- [Set exercise] Reproduce word for word the records from the line that contains "Look at this image. Segment" up to and including the line that contains "Find all instances".

** Start Data for this task **

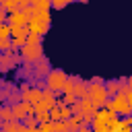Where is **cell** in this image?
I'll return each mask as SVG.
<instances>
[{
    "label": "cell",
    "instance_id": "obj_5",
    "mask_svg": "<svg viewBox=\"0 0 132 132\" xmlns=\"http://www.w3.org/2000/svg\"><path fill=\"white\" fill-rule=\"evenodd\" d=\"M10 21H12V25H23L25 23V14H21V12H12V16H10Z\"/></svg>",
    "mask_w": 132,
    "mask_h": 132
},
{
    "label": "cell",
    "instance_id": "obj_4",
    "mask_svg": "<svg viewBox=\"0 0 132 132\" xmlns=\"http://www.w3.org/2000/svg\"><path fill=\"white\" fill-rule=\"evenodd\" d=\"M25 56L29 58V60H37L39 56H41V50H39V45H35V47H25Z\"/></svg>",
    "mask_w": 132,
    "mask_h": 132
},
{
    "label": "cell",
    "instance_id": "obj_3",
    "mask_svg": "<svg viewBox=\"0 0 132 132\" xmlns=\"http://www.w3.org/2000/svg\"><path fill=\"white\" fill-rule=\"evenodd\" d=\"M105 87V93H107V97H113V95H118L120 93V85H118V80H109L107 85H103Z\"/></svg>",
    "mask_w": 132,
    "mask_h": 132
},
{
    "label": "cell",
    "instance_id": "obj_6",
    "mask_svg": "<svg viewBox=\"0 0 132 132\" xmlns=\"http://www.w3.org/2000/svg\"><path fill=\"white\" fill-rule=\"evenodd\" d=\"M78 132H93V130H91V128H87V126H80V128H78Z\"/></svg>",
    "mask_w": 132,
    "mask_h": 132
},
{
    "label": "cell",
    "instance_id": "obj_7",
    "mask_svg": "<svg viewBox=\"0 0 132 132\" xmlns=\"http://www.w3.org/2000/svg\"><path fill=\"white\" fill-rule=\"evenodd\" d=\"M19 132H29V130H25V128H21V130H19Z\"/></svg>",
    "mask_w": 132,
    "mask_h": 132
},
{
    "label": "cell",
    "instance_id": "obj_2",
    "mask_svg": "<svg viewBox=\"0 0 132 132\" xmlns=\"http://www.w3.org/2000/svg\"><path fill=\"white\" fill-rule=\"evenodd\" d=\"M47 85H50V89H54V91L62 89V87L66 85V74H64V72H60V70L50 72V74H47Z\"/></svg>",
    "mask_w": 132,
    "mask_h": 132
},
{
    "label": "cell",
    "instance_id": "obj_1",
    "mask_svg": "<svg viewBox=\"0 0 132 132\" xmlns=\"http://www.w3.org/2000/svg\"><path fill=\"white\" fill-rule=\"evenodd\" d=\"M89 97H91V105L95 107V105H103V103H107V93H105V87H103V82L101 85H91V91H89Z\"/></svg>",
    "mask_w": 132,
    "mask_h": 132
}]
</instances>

** End Data for this task **
** Start Data for this task **

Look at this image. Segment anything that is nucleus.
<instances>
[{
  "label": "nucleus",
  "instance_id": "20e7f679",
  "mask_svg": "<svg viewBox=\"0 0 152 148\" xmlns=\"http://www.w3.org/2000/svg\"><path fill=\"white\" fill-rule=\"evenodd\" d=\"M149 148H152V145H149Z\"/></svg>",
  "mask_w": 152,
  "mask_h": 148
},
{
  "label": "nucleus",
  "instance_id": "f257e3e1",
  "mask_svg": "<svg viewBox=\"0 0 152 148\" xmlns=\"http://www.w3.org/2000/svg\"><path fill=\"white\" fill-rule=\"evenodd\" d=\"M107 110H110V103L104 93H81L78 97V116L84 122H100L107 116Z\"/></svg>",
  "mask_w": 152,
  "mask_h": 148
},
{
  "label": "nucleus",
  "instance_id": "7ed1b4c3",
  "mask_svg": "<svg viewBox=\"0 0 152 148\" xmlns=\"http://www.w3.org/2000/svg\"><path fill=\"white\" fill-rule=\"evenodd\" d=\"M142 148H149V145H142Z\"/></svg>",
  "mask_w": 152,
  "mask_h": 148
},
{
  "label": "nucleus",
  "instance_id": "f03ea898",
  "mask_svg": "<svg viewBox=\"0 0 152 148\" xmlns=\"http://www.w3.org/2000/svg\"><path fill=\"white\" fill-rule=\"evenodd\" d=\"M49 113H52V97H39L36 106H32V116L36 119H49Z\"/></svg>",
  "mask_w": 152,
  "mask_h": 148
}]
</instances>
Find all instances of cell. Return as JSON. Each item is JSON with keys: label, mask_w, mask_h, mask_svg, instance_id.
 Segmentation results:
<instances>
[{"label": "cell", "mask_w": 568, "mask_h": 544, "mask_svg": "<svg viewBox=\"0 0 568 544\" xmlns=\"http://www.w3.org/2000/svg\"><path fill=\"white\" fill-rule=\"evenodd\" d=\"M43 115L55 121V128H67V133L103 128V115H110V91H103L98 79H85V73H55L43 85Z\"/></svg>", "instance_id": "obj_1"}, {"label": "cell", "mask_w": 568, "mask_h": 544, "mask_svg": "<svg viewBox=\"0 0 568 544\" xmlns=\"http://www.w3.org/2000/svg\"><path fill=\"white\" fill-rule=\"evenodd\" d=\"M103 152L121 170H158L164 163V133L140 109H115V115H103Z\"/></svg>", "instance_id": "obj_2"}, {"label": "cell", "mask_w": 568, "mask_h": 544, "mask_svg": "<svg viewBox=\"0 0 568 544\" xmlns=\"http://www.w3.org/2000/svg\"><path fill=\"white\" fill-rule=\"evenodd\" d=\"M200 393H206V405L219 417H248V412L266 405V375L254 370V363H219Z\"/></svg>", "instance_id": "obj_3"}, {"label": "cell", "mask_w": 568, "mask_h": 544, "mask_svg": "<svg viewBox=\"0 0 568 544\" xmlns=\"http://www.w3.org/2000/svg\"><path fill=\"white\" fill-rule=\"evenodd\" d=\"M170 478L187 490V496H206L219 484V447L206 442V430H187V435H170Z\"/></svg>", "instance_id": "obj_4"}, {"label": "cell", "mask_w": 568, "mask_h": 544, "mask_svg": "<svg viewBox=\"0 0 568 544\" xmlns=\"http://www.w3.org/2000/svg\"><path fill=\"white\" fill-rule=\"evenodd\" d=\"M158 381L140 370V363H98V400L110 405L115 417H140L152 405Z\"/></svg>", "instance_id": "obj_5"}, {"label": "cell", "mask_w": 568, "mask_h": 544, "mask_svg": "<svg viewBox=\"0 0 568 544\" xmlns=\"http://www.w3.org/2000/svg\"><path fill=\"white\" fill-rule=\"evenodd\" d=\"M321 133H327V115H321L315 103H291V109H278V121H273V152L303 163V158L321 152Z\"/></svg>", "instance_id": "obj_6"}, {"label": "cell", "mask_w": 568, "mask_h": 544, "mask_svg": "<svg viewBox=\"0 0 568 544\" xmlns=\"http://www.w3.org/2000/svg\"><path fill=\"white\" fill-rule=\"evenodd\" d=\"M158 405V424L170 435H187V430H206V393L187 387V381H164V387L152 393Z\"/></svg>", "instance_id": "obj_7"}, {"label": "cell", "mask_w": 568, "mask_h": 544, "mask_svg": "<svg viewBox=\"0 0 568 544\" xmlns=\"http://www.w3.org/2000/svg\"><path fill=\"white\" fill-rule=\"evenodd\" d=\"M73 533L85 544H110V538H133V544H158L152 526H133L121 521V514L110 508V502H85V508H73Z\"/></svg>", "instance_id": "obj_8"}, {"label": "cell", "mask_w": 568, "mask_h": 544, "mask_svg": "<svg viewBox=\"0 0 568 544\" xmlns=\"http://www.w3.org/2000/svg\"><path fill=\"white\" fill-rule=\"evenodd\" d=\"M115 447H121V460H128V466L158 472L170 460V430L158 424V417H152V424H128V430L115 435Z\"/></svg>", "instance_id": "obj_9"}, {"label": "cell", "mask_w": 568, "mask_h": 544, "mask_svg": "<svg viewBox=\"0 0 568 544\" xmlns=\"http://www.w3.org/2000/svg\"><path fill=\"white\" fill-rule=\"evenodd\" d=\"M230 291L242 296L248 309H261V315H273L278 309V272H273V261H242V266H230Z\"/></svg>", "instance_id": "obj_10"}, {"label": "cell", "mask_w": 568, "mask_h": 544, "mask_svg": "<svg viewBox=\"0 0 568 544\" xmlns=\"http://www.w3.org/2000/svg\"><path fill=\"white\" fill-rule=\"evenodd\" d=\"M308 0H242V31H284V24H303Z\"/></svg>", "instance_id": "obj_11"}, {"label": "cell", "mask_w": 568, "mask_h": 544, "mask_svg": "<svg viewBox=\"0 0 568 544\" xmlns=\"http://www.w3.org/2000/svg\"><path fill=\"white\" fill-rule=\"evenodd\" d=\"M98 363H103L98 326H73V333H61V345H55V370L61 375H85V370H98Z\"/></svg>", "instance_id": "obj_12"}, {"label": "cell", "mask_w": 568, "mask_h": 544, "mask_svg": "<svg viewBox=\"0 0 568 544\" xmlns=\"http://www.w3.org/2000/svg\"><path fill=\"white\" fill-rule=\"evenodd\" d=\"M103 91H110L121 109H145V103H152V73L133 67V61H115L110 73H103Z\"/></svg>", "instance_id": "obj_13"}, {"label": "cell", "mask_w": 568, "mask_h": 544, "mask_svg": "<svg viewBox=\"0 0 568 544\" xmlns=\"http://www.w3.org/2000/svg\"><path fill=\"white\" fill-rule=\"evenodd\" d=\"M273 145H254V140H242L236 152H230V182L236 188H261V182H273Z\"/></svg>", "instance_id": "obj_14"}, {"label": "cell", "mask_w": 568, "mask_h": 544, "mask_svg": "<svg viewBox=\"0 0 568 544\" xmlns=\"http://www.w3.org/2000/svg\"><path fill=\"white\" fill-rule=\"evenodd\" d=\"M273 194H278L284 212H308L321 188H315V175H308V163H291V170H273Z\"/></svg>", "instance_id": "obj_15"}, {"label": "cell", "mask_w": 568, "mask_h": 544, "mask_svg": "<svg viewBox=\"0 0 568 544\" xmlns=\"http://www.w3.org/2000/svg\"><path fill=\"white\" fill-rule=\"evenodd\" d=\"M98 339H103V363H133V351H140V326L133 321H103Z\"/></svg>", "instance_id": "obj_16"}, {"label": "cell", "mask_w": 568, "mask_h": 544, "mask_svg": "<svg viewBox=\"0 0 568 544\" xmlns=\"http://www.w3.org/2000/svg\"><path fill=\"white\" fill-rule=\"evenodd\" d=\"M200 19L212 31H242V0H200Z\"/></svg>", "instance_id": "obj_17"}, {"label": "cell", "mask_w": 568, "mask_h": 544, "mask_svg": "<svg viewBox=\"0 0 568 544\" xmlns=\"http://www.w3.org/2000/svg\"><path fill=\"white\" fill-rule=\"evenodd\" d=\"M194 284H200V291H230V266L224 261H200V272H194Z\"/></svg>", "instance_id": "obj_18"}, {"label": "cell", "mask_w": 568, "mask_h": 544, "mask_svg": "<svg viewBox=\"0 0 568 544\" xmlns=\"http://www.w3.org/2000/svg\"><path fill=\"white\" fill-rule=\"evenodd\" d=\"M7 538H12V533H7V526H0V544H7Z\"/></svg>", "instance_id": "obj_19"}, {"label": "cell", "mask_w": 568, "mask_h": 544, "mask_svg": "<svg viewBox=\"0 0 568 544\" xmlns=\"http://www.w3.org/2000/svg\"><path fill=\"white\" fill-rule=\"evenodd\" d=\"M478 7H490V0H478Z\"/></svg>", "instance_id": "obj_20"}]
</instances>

** End Data for this task **
** Start Data for this task **

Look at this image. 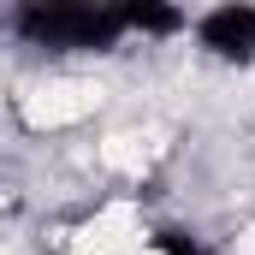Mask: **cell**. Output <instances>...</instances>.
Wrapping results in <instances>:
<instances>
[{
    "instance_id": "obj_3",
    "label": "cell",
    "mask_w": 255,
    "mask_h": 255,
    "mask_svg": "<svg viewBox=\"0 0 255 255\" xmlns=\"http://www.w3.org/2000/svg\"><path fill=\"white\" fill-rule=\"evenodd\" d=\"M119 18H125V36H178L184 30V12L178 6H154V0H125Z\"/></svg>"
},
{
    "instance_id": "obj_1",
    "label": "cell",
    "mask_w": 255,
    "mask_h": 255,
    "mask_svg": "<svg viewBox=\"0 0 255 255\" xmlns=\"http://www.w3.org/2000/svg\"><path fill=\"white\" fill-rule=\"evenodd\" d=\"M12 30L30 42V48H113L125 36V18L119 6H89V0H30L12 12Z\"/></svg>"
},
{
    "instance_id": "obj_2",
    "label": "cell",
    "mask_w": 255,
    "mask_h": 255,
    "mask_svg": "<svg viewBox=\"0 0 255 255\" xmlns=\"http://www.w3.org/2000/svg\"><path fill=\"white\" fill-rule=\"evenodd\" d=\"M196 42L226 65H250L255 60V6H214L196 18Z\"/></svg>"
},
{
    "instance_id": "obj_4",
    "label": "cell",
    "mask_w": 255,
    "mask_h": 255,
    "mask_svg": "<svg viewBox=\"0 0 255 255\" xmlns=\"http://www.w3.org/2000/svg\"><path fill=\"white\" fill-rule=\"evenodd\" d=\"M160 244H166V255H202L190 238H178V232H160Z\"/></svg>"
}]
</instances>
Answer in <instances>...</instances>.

** End Data for this task **

- [Finished exercise]
Look at this image. Segment anything that is nucleus.
<instances>
[{
  "label": "nucleus",
  "instance_id": "20e7f679",
  "mask_svg": "<svg viewBox=\"0 0 152 148\" xmlns=\"http://www.w3.org/2000/svg\"><path fill=\"white\" fill-rule=\"evenodd\" d=\"M149 148H152V145H149Z\"/></svg>",
  "mask_w": 152,
  "mask_h": 148
},
{
  "label": "nucleus",
  "instance_id": "f257e3e1",
  "mask_svg": "<svg viewBox=\"0 0 152 148\" xmlns=\"http://www.w3.org/2000/svg\"><path fill=\"white\" fill-rule=\"evenodd\" d=\"M107 110H110V103L104 93H81L78 97V116L84 122H100L107 116Z\"/></svg>",
  "mask_w": 152,
  "mask_h": 148
},
{
  "label": "nucleus",
  "instance_id": "7ed1b4c3",
  "mask_svg": "<svg viewBox=\"0 0 152 148\" xmlns=\"http://www.w3.org/2000/svg\"><path fill=\"white\" fill-rule=\"evenodd\" d=\"M142 148H149V145H142Z\"/></svg>",
  "mask_w": 152,
  "mask_h": 148
},
{
  "label": "nucleus",
  "instance_id": "f03ea898",
  "mask_svg": "<svg viewBox=\"0 0 152 148\" xmlns=\"http://www.w3.org/2000/svg\"><path fill=\"white\" fill-rule=\"evenodd\" d=\"M49 113H52V97H39L36 106H32V116L36 119H49Z\"/></svg>",
  "mask_w": 152,
  "mask_h": 148
}]
</instances>
Find all instances of cell. Return as JSON. Each item is JSON with keys: label, mask_w, mask_h, mask_svg, instance_id.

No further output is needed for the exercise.